Copy every line below precisely as it appears.

Saved entries
--- --- ---

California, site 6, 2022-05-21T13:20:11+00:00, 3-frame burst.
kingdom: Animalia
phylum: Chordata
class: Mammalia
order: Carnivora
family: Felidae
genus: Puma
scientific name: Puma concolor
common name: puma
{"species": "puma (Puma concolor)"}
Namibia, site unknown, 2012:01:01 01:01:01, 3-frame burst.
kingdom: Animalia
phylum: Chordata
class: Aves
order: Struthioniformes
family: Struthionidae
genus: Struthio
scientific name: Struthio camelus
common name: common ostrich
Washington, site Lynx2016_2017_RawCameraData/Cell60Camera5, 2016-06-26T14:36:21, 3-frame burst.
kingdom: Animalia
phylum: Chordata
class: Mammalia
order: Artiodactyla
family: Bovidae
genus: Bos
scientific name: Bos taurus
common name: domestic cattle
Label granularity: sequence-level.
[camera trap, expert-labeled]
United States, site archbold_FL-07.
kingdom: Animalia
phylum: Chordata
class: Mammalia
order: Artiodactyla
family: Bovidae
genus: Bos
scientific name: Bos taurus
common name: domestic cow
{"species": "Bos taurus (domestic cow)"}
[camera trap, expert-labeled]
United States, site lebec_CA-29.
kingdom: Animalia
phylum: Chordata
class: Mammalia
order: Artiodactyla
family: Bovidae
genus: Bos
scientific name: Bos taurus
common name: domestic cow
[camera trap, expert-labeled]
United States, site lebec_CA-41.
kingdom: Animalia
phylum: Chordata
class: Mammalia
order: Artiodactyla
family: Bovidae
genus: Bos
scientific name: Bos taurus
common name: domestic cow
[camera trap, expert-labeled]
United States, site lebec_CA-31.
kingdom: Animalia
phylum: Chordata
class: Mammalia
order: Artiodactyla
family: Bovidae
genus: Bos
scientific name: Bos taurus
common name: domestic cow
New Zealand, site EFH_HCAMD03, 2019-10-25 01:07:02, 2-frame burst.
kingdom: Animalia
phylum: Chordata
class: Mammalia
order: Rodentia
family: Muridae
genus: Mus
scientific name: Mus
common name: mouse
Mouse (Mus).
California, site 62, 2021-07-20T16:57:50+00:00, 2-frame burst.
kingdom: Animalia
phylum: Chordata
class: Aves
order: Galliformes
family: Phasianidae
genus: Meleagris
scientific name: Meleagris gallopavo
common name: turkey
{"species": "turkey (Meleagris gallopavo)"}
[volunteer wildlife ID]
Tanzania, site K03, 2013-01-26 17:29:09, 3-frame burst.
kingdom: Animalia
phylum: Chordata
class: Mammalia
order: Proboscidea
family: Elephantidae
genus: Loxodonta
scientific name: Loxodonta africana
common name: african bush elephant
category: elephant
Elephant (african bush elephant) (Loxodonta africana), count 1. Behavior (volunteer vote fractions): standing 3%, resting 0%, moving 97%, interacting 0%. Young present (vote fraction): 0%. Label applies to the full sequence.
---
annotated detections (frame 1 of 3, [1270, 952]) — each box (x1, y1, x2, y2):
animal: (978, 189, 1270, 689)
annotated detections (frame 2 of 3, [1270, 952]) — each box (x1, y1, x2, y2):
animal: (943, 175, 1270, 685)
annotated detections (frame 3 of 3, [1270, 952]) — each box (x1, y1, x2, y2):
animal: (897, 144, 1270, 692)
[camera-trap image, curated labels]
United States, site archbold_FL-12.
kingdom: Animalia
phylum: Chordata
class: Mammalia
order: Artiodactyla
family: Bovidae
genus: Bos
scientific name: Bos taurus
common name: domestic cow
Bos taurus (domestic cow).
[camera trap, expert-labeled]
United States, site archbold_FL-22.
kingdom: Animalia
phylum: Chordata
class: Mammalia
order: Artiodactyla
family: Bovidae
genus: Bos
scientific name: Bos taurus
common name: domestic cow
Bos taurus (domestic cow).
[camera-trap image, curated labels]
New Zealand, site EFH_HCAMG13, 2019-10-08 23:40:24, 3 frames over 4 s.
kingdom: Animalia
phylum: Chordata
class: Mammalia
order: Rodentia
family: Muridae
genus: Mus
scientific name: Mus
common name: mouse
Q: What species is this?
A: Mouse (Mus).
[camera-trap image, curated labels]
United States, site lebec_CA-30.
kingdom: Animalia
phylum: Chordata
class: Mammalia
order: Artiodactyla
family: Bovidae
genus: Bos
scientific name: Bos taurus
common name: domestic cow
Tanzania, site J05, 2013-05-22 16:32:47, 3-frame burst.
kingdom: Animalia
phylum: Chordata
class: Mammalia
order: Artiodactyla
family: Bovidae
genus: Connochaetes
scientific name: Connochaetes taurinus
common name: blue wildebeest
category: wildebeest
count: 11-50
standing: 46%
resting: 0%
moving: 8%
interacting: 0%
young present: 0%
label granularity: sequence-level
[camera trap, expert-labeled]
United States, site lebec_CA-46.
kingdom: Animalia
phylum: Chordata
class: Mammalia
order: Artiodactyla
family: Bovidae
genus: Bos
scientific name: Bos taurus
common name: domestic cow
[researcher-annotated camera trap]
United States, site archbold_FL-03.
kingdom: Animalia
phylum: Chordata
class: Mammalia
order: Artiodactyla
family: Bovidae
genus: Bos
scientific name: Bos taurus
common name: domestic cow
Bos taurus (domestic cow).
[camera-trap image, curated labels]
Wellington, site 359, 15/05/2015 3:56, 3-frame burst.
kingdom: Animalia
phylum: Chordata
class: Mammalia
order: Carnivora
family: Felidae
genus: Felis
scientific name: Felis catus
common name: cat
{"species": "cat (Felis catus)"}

--- --- ---

## Task solution
California, site 6, 2022-05-21T13:20:11+00:00, 3-frame burst.
kingdom: Animalia
phylum: Chordata
class: Mammalia
order: Carnivora
family: Felidae
genus: Puma
scientific name: Puma concolor
common name: puma
{"species": "puma (Puma concolor)"}
Namibia, site unknown, 2012:01:01 01:01:01, 3-frame burst.
kingdom: Animalia
phylum: Chordata
class: Aves
order: Struthioniformes
family: Struthionidae
genus: Struthio
scientific name: Struthio camelus
common name: common ostrich
Washington, site Lynx2016_2017_RawCameraData/Cell60Camera5, 2016-06-26T14:36:21, 3-frame burst.
kingdom: Animalia
phylum: Chordata
class: Mammalia
order: Artiodactyla
family: Bovidae
genus: Bos
scientific name: Bos taurus
common name: domestic cattle
Label granularity: sequence-level.
[camera trap, expert-labeled]
United States, site archbold_FL-07.
kingdom: Animalia
phylum: Chordata
class: Mammalia
order: Artiodactyla
family: Bovidae
genus: Bos
scientific name: Bos taurus
common name: domestic cow
{"species": "Bos taurus (domestic cow)"}
[camera trap, expert-labeled]
United States, site lebec_CA-29.
kingdom: Animalia
phylum: Chordata
class: Mammalia
order: Artiodactyla
family: Bovidae
genus: Bos
scientific name: Bos taurus
common name: domestic cow
[camera trap, expert-labeled]
United States, site lebec_CA-41.
kingdom: Animalia
phylum: Chordata
class: Mammalia
order: Artiodactyla
family: Bovidae
genus: Bos
scientific name: Bos taurus
common name: domestic cow
[camera trap, expert-labeled]
United States, site lebec_CA-31.
kingdom: Animalia
phylum: Chordata
class: Mammalia
order: Artiodactyla
family: Bovidae
genus: Bos
scientific name: Bos taurus
common name: domestic cow
New Zealand, site EFH_HCAMD03, 2019-10-25 01:07:02, 2-frame burst.
kingdom: Animalia
phylum: Chordata
class: Mammalia
order: Rodentia
family: Muridae
genus: Mus
scientific name: Mus
common name: mouse
Mouse (Mus).
California, site 62, 2021-07-20T16:57:50+00:00, 2-frame burst.
kingdom: Animalia
phylum: Chordata
class: Aves
order: Galliformes
family: Phasianidae
genus: Meleagris
scientific name: Meleagris gallopavo
common name: turkey
{"species": "turkey (Meleagris gallopavo)"}
[volunteer wildlife ID]
Tanzania, site K03, 2013-01-26 17:29:09, 3-frame burst.
kingdom: Animalia
phylum: Chordata
class: Mammalia
order: Proboscidea
family: Elephantidae
genus: Loxodonta
scientific name: Loxodonta africana
common name: african bush elephant
category: elephant
Elephant (african bush elephant) (Loxodonta africana), count 1. Behavior (volunteer vote fractions): standing 3%, resting 0%, moving 97%, interacting 0%. Young present (vote fraction): 0%. Label applies to the full sequence.
---
annotated detections (frame 1 of 3, [1270, 952]) — each box (x1, y1, x2, y2):
animal: (978, 189, 1270, 689)
annotated detections (frame 2 of 3, [1270, 952]) — each box (x1, y1, x2, y2):
animal: (943, 175, 1270, 685)
annotated detections (frame 3 of 3, [1270, 952]) — each box (x1, y1, x2, y2):
animal: (897, 144, 1270, 692)
[camera-trap image, curated labels]
United States, site archbold_FL-12.
kingdom: Animalia
phylum: Chordata
class: Mammalia
order: Artiodactyla
family: Bovidae
genus: Bos
scientific name: Bos taurus
common name: domestic cow
Bos taurus (domestic cow).
[camera trap, expert-labeled]
United States, site archbold_FL-22.
kingdom: Animalia
phylum: Chordata
class: Mammalia
order: Artiodactyla
family: Bovidae
genus: Bos
scientific name: Bos taurus
common name: domestic cow
Bos taurus (domestic cow).
[camera-trap image, curated labels]
New Zealand, site EFH_HCAMG13, 2019-10-08 23:40:24, 3 frames over 4 s.
kingdom: Animalia
phylum: Chordata
class: Mammalia
order: Rodentia
family: Muridae
genus: Mus
scientific name: Mus
common name: mouse
Q: What species is this?
A: Mouse (Mus).
[camera-trap image, curated labels]
United States, site lebec_CA-30.
kingdom: Animalia
phylum: Chordata
class: Mammalia
order: Artiodactyla
family: Bovidae
genus: Bos
scientific name: Bos taurus
common name: domestic cow
Tanzania, site J05, 2013-05-22 16:32:47, 3-frame burst.
kingdom: Animalia
phylum: Chordata
class: Mammalia
order: Artiodactyla
family: Bovidae
genus: Connochaetes
scientific name: Connochaetes taurinus
common name: blue wildebeest
category: wildebeest
count: 11-50
standing: 46%
resting: 0%
moving: 8%
interacting: 0%
young present: 0%
label granularity: sequence-level
[camera trap, expert-labeled]
United States, site lebec_CA-46.
kingdom: Animalia
phylum: Chordata
class: Mammalia
order: Artiodactyla
family: Bovidae
genus: Bos
scientific name: Bos taurus
common name: domestic cow
[researcher-annotated camera trap]
United States, site archbold_FL-03.
kingdom: Animalia
phylum: Chordata
class: Mammalia
order: Artiodactyla
family: Bovidae
genus: Bos
scientific name: Bos taurus
common name: domestic cow
Bos taurus (domestic cow).
[camera-trap image, curated labels]
Wellington, site 359, 15/05/2015 3:56, 3-frame burst.
kingdom: Animalia
phylum: Chordata
class: Mammalia
order: Carnivora
family: Felidae
genus: Felis
scientific name: Felis catus
common name: cat
{"species": "cat (Felis catus)"}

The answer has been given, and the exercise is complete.